Plus le champ d’action s’étend, plus il est clair que le contrôle économique et politique, – c’est-à-dire impérialiste – , de la guerre devient de moins en moins réel, que les luttes politiques et les slogans sont obligés de suivre comme des ombres les avances et les chocs des masses humaines. Le militarisme qui devait jouer le rôle du serviteur soumis de l’Impérialisme, devient presque autonome – c’est la logique des choses – , dévorant automatiquement les forces du pays.

Tout accroissement de la ligne générale des fronts, provoqué presqu’exclusivement par les succès allemands, a fait naître ensemble l’orgueil patriotique et la stupeur politique dans le cœur des classes dirigeantes.
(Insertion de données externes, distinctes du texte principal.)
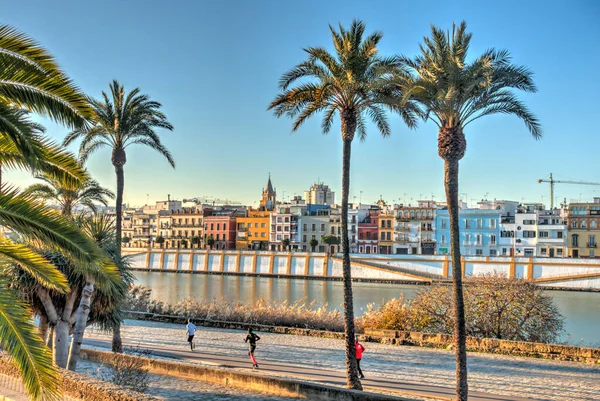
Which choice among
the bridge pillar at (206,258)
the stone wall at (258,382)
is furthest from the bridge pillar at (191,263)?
the stone wall at (258,382)

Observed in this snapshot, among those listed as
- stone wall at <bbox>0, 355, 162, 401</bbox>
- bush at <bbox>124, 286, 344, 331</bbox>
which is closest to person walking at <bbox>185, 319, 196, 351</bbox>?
bush at <bbox>124, 286, 344, 331</bbox>

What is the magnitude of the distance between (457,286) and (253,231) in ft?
330

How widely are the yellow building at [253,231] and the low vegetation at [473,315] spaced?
265 ft

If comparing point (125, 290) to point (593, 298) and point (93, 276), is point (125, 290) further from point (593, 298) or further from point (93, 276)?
point (593, 298)

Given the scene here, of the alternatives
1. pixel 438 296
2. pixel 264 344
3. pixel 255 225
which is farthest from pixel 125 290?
pixel 255 225

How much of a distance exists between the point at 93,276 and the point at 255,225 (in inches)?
4038

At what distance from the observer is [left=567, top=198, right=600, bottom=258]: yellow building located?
85500 mm

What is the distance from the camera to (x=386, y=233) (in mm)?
100375

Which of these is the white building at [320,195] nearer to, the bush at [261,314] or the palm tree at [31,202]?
the bush at [261,314]

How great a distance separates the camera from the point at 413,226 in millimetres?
97375

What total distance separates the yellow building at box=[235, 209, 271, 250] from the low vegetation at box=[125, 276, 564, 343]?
80.6 metres

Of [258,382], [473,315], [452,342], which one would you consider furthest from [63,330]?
[473,315]

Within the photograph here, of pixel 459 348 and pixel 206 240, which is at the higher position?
pixel 206 240

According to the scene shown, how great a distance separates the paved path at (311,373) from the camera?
49.7ft
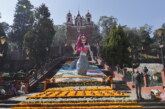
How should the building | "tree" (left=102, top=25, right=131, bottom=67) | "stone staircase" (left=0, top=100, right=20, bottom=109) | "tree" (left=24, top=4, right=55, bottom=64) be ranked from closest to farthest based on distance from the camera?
"stone staircase" (left=0, top=100, right=20, bottom=109), "tree" (left=102, top=25, right=131, bottom=67), "tree" (left=24, top=4, right=55, bottom=64), the building

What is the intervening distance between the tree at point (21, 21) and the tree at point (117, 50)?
76.7 ft

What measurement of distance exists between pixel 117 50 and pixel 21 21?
98.4 feet

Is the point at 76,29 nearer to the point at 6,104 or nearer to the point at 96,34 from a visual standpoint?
the point at 96,34

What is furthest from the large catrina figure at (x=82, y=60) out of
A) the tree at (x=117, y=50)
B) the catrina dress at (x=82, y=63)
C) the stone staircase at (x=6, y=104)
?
the stone staircase at (x=6, y=104)

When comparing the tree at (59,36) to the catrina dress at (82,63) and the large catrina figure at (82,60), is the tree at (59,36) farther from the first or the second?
the catrina dress at (82,63)

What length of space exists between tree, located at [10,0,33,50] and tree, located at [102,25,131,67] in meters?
23.4

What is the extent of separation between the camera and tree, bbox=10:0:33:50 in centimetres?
4175

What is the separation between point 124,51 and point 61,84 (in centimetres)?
1143

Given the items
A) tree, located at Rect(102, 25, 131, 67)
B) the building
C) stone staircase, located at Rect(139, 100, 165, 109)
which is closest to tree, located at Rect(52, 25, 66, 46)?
the building

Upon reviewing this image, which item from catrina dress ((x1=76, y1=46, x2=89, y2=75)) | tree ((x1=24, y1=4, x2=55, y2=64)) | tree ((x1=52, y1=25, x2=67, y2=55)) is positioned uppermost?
tree ((x1=52, y1=25, x2=67, y2=55))

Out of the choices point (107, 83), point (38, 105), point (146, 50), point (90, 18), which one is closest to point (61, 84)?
point (107, 83)

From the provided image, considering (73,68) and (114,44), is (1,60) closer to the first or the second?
(73,68)

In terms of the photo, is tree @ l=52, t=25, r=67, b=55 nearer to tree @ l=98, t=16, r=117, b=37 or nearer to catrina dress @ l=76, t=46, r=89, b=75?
tree @ l=98, t=16, r=117, b=37

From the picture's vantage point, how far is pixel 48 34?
30625mm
Cet accroissement pose chaque fois de nouveaux problèmes historiques, étant donné l’imprécision des possibilités militaires et productrices. Au vingtième mois de la guerre, un journal Kölnische Volkszeitung, bien vu des sphères dirigeantes, écrit : « Il faut donner au peuple allemand un idéal de guerre… L’homme qui lui procurera cet idéal sera appelé grand par l’Histoire. » Il est parfaitement naturel que les difficultés soulevées par l’accumulation même des succès conduisent à une aggravation des contradictions impérialistes. Le fondement objectif de cette crise qui a pris un tour extrêmement aigu dans les cercles dirigeants, se révèle significativement par la mise à la retraite de l’amiral Von Tirpitz, membre d’un cercle violemment anti-britannique. Dans le langage des intrigues bureaucratiques, cela veut dire : « Victoire » pour le chancelier, empirique remarquable en ce qui concerne les fluctuations de la guerre.

La crise intérieure chez les dirigeants s’accroît par suite du mécontentement des dirigés. Le maintien au pouvoir d’une bande d’exploiteurs durera jusqu’au jour où ce mécontentement se changera en révolution. Pour le moment, une atmosphère de méfiance et de nervosité règne au Reichstag. Fatigués par la guerre, les partisans de Südekum se pressent peureusement autour du chancelier, dans le possibilisme impérialiste duquel ils voient la ligne de moindre résistance (pour les dirigeants et pour eux-mêmes).

A la dernière séance du Reichstag, les sociaux-patriotes ont sauvé leur « anti-annexionniste » Bethmann-Hollweg. Au contraire, pour l’aile gauche du Parti, la prise de conscience sans cesse croissante des masses, l’inquiétude des dirigeants créent des circonstances on ne peut plus favorables. Au Landtag, cette citadelle des Junkers, Liebknecht a, – suivant un télégramme de Havas – , « appelé les combattants des tranchées à pointer leurs armes sur l’ennemi commun, le Militarisme et le Capitalisme ».

Les travailleurs de Essen, le fief de Krupp d’où partent pour le front les machines infernales de mort, s’unissent dans l’opposition par l’intermédiaire de leurs représentants. Si, aujourd’hui, ceux qui fabriquent les canons font écho à la voix de Liebknecht, demain ce sera le tour de ceux qui les pointent.

Alors la résolution des contradictions marchera à pas de géant et les masses laborieuses allemandes – et non seulement d’Allemagne – , trouveront l’idéal pour leur propre guerre. Liebknecht et ses amis ne peuvent douter de ce que chaque voix révolutionnaire éveille un écho à deux résonances dans les conditions actuelles.